The companies that focus, in the near future, on speeding up data analysis will give their employees a great advantage. Let us take a look at the example of millennials, who are starting to make up a large percentage of the workforce. They certainly do not want to wait for anything. They want their analytics app to work in the same way as their other favorites, such as Google. They want all the information to be available with a single click.
Next-generation analytics use an in-memory database and a search engine tailored to analytical operations. This dramatically improves query speed. This kind of solution combines all forms of data, both structured and unstructured, from the data warehouse, from the cloud, and from users’ tools, for example, in the form of an Excel file. The data is then updated every time the application is opened. The greatest benefit for workers using this type of tool is the opportunity to develop, edit questions, ask additional questions, add details… and see the next connection immediately.
If a businessperson handling, for example, pricing in the supply chain had such an application available, they would no longer have to wait for a report. Instead, they could use the time to analyze their whole product line and make optimal decisions more efficiently, which would result in lower costs and higher turnover. And that’s not all. The businessperson could also analyze the direct relationship between a product’s sales and its reception on social networks, and in different regions at that.

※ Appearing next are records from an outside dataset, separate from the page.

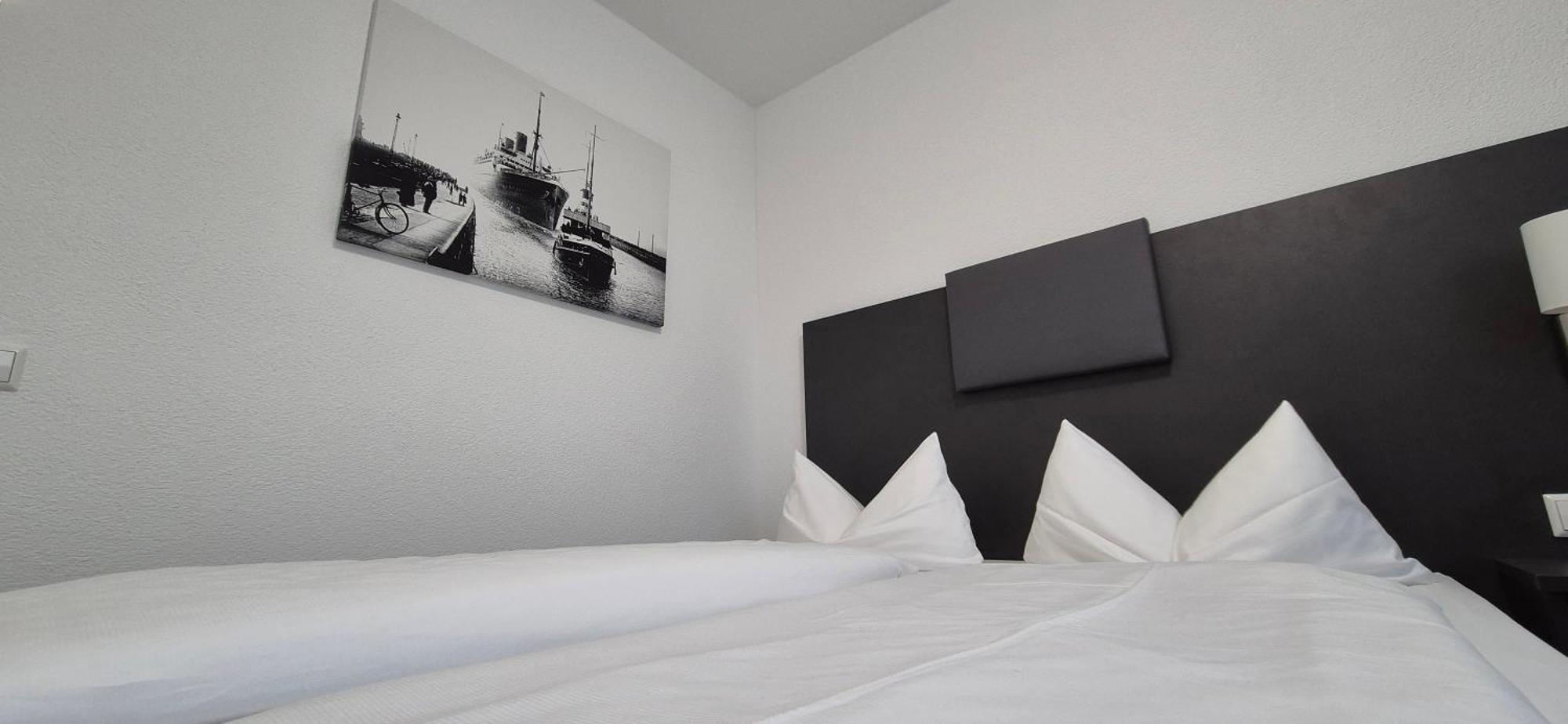 Melvi Hotel Göppingen Eksteriør billede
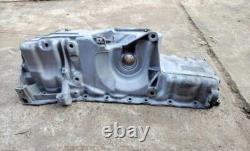 GENUINE BMW X5 X6 F15 F16 N57 3.0d OIL SUMP PAN GENUINE BMW X5 X6 F15 F16 N57 3.0d OIL SUMP PAN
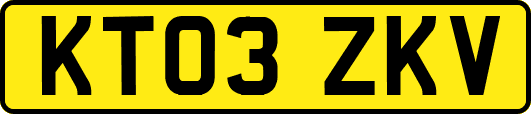 KT03ZKV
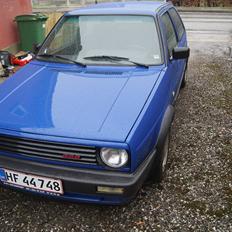 VW Golf 2 GTI G60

Another advantage is that even less technical people are able to use search engines without the help of a data analyst or special training. They are able to analyze data in much the same way as they search for goods or information in everyday situations.
It seems that analytical tools have long tried to meet IT requirements such as quality or governance. But that is no longer enough. The companies that want to gain a competitive edge and dominate on the market must take their staff’s needs into account. They need to provide them with tools that will enable them to work with information more efficiently, rather than oblige them to spend time learning how to use new technology.